[Data excerpt]
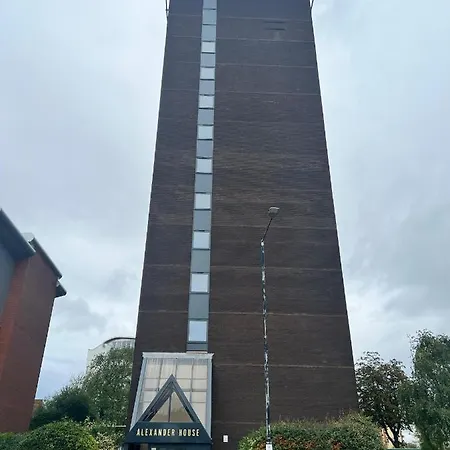 1 Bed Apartment Near Old Trafford With Free Car Park-2
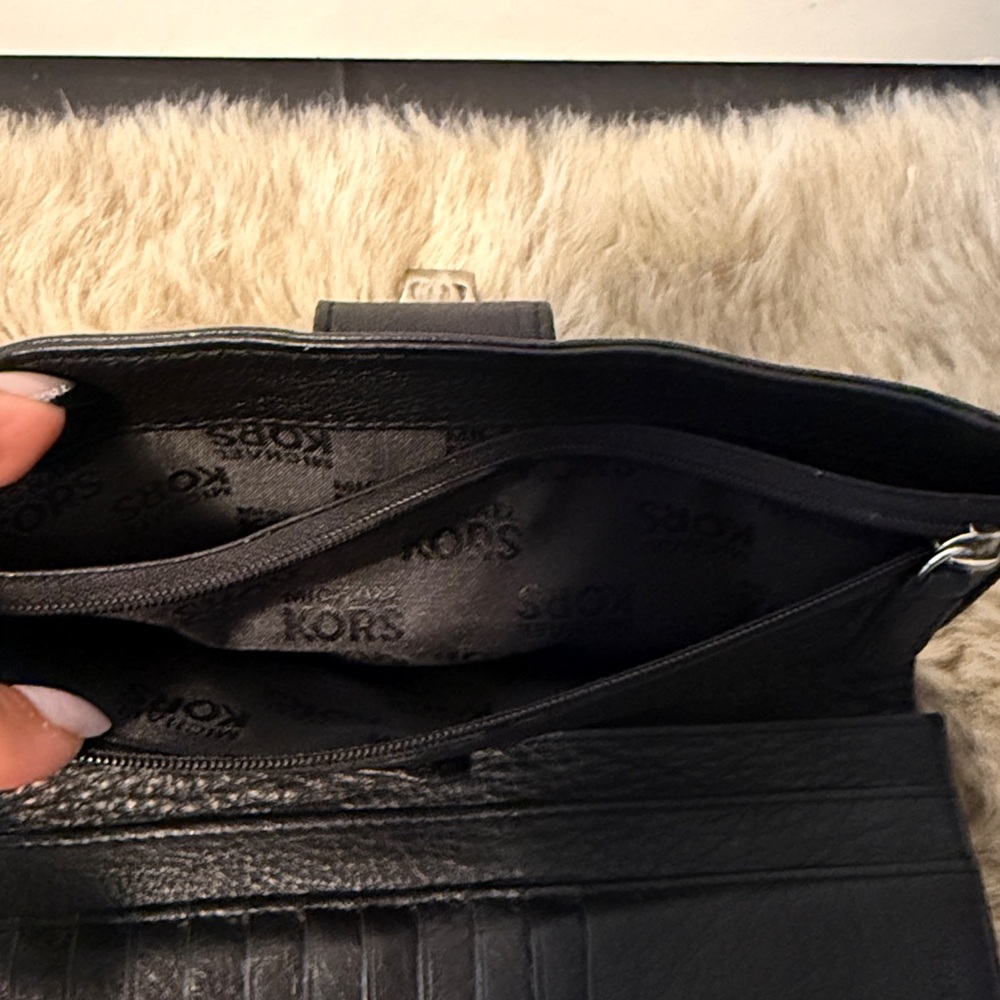 Michael Kors Black Wallet with Silver Hardware - Picture 5 of 6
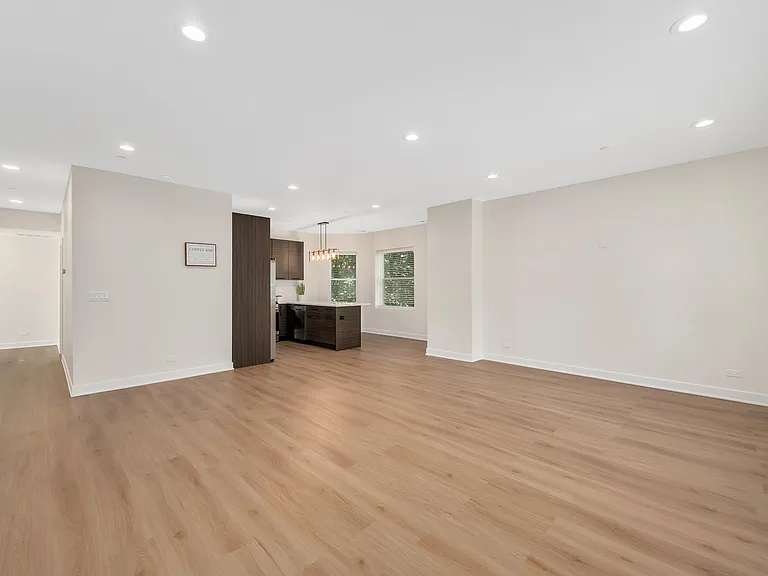 1111 Erie St #2 — Photo 6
[/Data excerpt]
Task objective:
Give the data again word for word, without images.

Solution to this exercise:
 1 Bed Apartment Near Old Trafford With Free Car Park-2
 Michael Kors Black Wallet with Silver Hardware - Picture 5 of 6
 1111 Erie St #2 — Photo 6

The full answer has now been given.